Indian officials have asked the Chinese embassy in New Delhi to take charge of Mr M. A. Siblong and Mr Yung Chialung, languishing since the mid-1960s in the Central Institute of Psychiatry in Ranchi, Bihar, nearly 800 miles east of New Delhi. Both were arrested on charges of espionage around the time of the Sino-Indian war in 1962 and sent to Ranchi, reportedly to be treated for schizophrenia.
Hospital staff said there had been no correspondence about the two Chinese inmates from either the government or the army. The federal home ministry also said it had no knowledge of them.
But recent media reports about the plight of the two asylum inmates, who are old, frail and communicate with hospital staff through sign language, have led to ministry officials asking the Chinese embassy to take custody of them, as they were free to leave.

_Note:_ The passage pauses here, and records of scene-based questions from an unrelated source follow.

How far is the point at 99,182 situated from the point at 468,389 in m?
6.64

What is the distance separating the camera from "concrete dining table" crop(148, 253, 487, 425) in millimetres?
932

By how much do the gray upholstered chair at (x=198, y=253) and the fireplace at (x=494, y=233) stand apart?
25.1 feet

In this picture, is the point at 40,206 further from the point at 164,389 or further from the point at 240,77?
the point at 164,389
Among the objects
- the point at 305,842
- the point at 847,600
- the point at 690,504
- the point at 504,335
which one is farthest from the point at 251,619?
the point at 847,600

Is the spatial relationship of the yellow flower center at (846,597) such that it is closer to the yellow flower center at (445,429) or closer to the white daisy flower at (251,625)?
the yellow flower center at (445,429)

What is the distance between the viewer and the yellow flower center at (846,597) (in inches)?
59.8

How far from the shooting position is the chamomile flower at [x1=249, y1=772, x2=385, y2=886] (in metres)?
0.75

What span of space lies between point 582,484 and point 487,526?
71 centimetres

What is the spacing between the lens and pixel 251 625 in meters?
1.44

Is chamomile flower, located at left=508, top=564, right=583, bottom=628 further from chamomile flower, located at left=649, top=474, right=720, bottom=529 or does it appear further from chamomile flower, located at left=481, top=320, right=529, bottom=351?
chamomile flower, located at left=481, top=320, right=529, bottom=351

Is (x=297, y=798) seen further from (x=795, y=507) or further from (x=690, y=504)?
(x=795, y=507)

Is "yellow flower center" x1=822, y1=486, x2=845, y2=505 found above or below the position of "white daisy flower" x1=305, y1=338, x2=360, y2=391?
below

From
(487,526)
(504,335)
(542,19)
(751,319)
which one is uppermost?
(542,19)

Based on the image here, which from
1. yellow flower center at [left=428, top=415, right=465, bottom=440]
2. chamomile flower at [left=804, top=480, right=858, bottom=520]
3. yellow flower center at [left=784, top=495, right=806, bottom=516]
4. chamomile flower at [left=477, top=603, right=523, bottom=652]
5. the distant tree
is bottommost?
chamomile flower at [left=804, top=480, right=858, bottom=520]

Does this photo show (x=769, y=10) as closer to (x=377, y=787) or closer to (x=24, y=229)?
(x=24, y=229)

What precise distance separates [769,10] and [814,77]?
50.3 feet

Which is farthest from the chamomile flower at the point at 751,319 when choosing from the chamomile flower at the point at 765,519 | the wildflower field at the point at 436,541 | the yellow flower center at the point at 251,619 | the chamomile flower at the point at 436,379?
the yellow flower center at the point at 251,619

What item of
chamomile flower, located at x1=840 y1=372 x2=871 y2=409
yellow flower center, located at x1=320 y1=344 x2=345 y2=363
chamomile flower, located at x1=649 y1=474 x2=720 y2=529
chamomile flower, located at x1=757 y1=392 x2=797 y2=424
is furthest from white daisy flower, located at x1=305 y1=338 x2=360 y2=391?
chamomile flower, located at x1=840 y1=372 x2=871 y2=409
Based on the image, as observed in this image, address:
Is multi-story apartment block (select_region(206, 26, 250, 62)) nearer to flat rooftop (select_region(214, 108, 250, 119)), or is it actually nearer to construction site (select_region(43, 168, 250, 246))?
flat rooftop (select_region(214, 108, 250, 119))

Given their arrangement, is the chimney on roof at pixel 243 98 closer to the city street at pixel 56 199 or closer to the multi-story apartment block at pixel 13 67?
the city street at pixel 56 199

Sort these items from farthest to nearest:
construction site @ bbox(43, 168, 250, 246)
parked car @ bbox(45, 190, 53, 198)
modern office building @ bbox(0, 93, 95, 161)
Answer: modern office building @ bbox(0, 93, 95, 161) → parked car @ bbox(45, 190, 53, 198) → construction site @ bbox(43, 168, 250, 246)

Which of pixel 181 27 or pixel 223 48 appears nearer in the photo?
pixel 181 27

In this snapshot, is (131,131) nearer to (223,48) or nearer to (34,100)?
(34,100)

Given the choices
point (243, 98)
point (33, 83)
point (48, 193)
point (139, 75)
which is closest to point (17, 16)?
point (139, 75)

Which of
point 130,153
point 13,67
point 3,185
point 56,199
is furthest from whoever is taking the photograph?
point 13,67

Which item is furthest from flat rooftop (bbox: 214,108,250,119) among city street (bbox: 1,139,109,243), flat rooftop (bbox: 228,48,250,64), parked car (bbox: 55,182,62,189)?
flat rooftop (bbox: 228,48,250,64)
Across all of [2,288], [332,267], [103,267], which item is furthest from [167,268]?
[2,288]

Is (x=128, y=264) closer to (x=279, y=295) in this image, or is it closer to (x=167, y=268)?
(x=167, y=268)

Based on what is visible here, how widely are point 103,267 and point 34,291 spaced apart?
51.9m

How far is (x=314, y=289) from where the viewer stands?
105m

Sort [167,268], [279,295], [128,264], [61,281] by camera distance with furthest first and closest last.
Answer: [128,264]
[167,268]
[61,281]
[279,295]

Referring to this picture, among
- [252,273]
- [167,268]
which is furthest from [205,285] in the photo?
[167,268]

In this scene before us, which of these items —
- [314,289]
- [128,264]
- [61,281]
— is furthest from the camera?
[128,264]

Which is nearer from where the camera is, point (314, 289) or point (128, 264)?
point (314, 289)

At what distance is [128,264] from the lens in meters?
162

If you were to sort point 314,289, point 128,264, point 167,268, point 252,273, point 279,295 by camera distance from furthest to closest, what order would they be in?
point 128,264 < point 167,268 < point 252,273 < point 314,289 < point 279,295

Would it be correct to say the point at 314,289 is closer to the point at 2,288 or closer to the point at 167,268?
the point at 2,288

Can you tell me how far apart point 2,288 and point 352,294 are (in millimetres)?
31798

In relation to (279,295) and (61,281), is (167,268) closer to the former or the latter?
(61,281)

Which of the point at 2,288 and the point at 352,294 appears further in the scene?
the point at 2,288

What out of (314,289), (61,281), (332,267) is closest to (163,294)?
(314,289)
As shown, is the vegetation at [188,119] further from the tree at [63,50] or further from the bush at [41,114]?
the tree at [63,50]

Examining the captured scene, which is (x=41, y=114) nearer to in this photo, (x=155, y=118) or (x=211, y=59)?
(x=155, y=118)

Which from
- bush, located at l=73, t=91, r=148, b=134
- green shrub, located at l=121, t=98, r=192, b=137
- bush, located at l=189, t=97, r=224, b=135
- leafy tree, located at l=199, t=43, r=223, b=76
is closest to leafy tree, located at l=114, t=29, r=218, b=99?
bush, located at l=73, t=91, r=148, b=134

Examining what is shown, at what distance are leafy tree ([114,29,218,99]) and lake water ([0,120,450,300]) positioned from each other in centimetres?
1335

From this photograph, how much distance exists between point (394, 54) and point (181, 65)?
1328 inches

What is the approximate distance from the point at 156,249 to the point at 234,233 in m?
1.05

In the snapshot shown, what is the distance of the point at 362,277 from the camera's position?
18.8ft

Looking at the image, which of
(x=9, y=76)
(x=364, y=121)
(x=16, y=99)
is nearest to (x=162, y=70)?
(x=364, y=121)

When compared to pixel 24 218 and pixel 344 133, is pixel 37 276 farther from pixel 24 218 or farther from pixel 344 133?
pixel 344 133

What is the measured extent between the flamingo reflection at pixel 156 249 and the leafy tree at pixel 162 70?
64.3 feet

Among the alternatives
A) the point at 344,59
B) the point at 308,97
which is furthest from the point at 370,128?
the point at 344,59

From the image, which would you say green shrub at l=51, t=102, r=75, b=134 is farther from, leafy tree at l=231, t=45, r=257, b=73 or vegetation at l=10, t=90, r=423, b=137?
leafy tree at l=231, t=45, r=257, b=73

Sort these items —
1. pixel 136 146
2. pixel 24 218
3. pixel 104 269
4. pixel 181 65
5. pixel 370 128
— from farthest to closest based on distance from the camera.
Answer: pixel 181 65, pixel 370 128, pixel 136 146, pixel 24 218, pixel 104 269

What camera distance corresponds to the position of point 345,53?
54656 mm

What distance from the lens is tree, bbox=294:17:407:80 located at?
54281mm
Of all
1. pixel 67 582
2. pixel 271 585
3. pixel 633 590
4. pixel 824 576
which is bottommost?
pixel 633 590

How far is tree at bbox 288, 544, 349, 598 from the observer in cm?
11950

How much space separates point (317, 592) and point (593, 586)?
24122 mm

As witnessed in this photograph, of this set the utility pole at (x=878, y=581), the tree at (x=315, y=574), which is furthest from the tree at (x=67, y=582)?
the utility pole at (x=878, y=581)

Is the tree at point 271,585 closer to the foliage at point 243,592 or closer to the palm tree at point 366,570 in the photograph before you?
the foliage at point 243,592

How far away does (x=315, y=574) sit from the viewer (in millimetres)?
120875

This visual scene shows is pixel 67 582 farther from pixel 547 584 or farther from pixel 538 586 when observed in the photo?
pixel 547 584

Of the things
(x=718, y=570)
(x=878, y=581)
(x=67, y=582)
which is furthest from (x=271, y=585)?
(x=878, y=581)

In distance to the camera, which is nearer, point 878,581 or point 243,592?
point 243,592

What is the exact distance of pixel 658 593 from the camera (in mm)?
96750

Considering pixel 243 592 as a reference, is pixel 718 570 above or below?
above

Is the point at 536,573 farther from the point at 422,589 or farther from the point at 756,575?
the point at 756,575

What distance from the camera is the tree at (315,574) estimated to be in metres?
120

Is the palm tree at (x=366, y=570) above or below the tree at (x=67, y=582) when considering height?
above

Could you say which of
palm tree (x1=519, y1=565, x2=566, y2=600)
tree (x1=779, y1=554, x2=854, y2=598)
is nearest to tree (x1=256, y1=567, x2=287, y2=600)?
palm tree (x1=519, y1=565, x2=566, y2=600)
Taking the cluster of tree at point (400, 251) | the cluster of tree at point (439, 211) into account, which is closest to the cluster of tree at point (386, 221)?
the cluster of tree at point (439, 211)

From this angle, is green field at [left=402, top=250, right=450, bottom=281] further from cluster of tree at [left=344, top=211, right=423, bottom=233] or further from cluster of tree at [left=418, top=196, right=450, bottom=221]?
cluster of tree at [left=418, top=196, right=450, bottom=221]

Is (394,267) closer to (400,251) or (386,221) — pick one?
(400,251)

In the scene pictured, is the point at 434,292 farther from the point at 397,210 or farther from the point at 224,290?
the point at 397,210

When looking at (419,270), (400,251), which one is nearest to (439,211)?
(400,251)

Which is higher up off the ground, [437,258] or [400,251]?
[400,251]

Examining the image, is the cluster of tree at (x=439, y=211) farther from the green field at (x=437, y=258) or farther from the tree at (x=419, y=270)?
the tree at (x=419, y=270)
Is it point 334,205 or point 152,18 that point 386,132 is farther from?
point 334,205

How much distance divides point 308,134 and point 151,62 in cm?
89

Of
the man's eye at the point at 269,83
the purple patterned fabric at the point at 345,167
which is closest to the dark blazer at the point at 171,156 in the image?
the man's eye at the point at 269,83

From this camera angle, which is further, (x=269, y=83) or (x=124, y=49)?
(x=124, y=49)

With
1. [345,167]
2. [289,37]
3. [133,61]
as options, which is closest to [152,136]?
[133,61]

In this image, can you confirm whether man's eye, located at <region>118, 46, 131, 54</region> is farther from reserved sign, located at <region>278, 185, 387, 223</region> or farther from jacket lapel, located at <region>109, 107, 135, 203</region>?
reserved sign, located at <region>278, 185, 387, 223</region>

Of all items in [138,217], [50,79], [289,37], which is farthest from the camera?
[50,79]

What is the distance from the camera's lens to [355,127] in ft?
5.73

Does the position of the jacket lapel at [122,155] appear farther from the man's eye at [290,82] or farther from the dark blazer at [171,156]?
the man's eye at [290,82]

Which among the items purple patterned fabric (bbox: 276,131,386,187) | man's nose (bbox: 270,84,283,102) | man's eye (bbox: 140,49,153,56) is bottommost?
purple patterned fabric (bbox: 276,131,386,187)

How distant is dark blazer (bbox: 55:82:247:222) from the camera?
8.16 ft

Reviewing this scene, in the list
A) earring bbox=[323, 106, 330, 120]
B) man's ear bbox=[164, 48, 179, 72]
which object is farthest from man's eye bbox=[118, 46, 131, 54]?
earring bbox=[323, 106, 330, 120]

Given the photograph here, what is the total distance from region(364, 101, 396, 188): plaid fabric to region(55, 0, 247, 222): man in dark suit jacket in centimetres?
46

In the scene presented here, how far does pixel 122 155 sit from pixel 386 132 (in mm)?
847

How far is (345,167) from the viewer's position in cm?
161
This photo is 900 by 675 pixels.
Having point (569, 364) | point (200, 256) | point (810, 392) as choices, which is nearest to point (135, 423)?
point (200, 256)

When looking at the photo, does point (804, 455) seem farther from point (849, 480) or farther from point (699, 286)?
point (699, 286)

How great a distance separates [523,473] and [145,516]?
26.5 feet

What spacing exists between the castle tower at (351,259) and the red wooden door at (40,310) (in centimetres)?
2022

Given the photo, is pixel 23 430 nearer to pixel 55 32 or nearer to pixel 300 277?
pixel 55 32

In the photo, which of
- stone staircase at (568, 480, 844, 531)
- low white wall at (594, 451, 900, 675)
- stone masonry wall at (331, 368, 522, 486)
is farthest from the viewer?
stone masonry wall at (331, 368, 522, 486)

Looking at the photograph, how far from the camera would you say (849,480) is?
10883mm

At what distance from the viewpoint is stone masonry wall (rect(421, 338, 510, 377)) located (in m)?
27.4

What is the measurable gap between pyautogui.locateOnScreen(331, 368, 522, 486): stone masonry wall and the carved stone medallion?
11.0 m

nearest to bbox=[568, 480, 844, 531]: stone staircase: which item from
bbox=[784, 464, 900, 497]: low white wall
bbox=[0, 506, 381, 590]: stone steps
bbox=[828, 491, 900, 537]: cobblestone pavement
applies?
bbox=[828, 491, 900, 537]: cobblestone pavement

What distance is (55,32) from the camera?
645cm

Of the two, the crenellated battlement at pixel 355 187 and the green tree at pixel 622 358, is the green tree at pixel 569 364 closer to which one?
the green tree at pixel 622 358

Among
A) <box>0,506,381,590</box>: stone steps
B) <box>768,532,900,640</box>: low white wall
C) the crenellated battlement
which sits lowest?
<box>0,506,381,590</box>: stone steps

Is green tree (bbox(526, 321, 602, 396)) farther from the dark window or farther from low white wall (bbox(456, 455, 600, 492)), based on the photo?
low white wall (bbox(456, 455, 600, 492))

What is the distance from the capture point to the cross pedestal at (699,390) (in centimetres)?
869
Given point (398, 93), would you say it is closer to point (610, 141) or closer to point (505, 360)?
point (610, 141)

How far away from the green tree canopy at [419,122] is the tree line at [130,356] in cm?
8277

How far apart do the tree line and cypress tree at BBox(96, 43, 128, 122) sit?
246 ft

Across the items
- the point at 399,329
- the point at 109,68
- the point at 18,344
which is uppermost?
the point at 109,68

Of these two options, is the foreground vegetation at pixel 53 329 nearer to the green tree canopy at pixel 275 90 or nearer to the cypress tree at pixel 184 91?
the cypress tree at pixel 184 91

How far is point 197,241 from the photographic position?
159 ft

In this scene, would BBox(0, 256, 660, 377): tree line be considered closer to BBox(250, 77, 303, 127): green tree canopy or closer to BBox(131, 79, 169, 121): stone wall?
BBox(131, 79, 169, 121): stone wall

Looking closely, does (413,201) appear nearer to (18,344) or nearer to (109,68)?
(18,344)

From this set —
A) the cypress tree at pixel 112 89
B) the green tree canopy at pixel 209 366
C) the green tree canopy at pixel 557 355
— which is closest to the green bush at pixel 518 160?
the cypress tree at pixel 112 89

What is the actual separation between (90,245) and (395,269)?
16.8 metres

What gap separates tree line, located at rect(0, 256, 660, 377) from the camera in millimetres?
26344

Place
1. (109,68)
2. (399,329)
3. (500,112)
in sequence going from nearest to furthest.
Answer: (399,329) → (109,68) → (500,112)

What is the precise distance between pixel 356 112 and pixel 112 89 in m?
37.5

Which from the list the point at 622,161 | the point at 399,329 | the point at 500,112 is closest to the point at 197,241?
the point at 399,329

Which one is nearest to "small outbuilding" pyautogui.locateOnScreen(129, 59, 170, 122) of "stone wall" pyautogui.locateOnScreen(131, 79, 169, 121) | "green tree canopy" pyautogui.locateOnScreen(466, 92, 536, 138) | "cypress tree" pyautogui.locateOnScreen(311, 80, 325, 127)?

"We are trying to check their identities, whether they are really Chinese or not," Mr Lu Bing, the Chinese embassy press attache in New Delhi, said. He said newspaper reports of the two Chinese in the asylum had come as a "surprise ", as Beijing knew nothing about them.
Thousands of Chinese fled to India after the communist takeover in 1949 and settled in small communities across the country, especially in the eastern city of Calcutta. Hundreds were rounded up during the 1962 war with China, arising from a border dispute which remains unresolved, and placed in prisoner of war camps in northern India. They were released soon after.
Reports from Ranchi said Mr Siblong was described in hospital records as an "ex-People's Liberation Army soldier " at the time of his arrest near the Chinese border at the end of the war in which India came off worse. After a few years in a Delhi jail he was sent to the mental hospital at Ranchi and forgotten.
His compatriot Mr Chialung, recorded as a civilian in hospital records, walks with the help of a stick. He was arrested in the north-eastern border region around the same time and lodged in Patiala jail, 140 miles north of Delhi, for a couple of years before being sent for mental treatment.